La nouvelle théorie est suffisamment puissante pour que les chercheurs puissent prédire statistiquement le nombre de particules éjectées de la surface du lit de particules et soulevées dans le flux, même pour des tailles de particules différentes, et pour des propriétés matérielles ou de flux variables.

La théorie peut être vue comme une généralisation de la manière dont des boules de billard sont dispersées par la boule blanche lors du coup initial. Mais à bien des égards, la table de billard est un exemple trivial si on la compare aux lits de particules dans la nature. Au lieu d'avoir un lit de 15 boules de billard seulement, le modèle peut gérer de grands nombres de particules et de ce fait, il peut être appliqué à de vastes surfaces de la Terre ou d'autres planètes. Au lieu de ne disposer que d'une seule boule blanche, il peut y avoir beaucoup de particules incidentes. Au lieu d'avoir des boules de billard de la même forme et de la même taille, les particules peuvent être un mélange de de formes et de dimensions, comme ce que nous voyons dans une poignée de sable ou de neige. Contrairement de boules de billard qui ne s'attirent ni ne se repoussent les unes les autres, les particules peuvent être adhésives sous l'effet des forces de cohésion, comme du sable mouillé ou de la neige humide.

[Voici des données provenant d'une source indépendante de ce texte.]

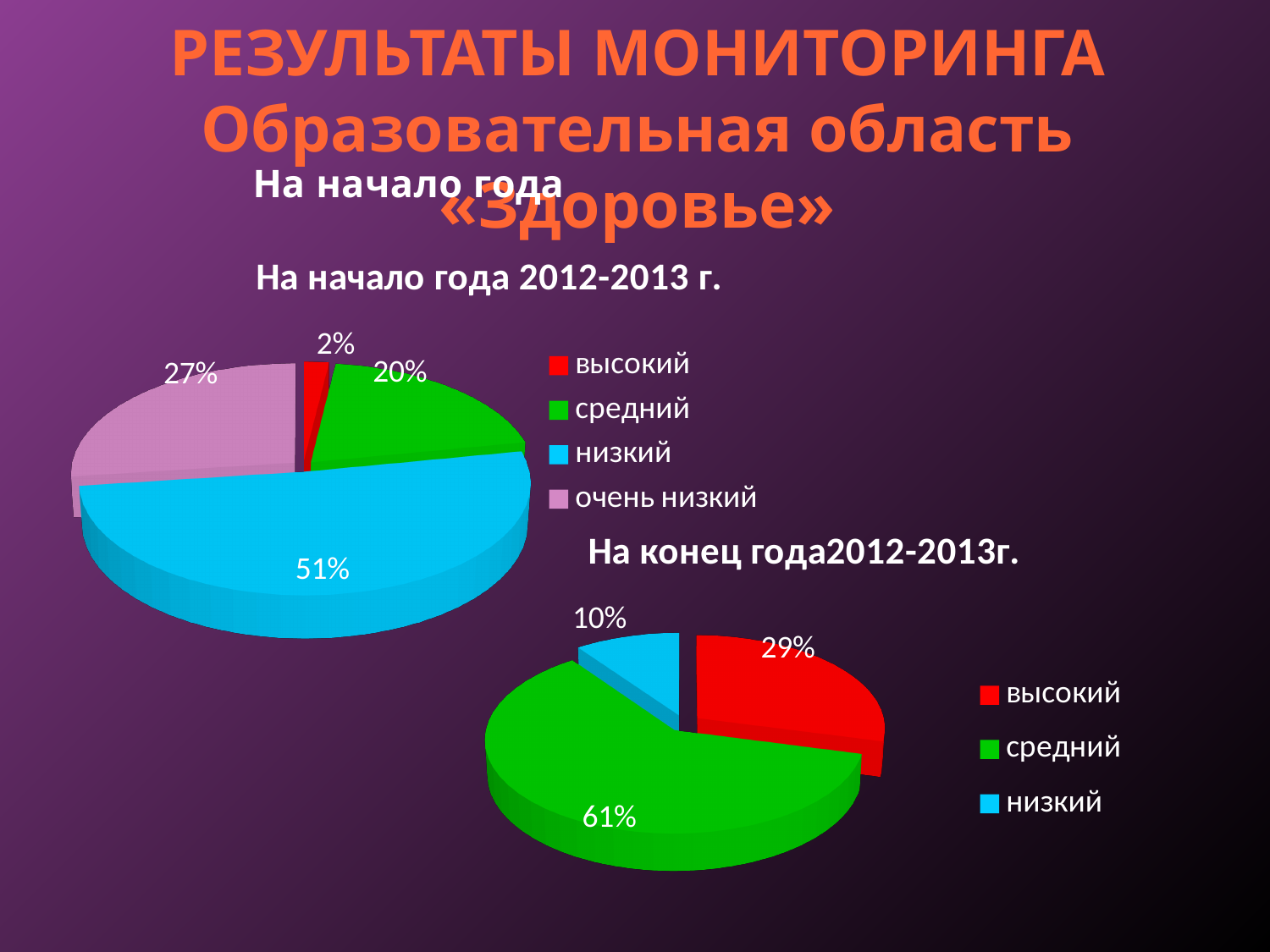
In the chart 'На начало года 2012-2013 г.', which category has the smallest share? высокий What kind of chart is 'На конец года2012-2013г.'? pie chart In the chart 'На начало года 2012-2013 г.', what share does 'очень низкий' have? 27% In the chart 'На начало года 2012-2013 г.', what share does 'высокий' have? 2% In the chart 'На конец года2012-2013г.', which category has the smallest share? низкий In the chart 'На конец года2012-2013г.', what share does 'высокий' have? 29% In the chart 'На конец года2012-2013г.', what is the difference between the shares of 'средний' and 'высокий'? 32% In the chart 'На конец года2012-2013г.', which colour represents 'низкий'? blue In the chart 'На начало года 2012-2013 г.', how many categories does the legend list? 4 In the chart 'На конец года2012-2013г.', what share does 'средний' have? 61% In the chart 'На начало года 2012-2013 г.', what share does 'низкий' have? 51% In the chart 'На начало года 2012-2013 г.', which category has the largest share? низкий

Les scientifiques estiment que leur nouveau modèle va faire avancer l'étude du développement des dunes et des rides de sable, aussi bien dans les régions arides que polaires. Il contribuera aussi à améliorer les prédictions d'émissions de poussières par les déserts et les déplacements de neige dans l'Antarctique, dont les conséquences vont de la santé publique globale au changement du temps et du climat. Le modèle peut aussi aider à trouver la cause de l'intense activité de déplacement de sable observée sur Mars, où la faible densité de l'atmosphère suggérerait pourtant que les vents ne sont pas suffisamment forts pour éroder les particules de surface.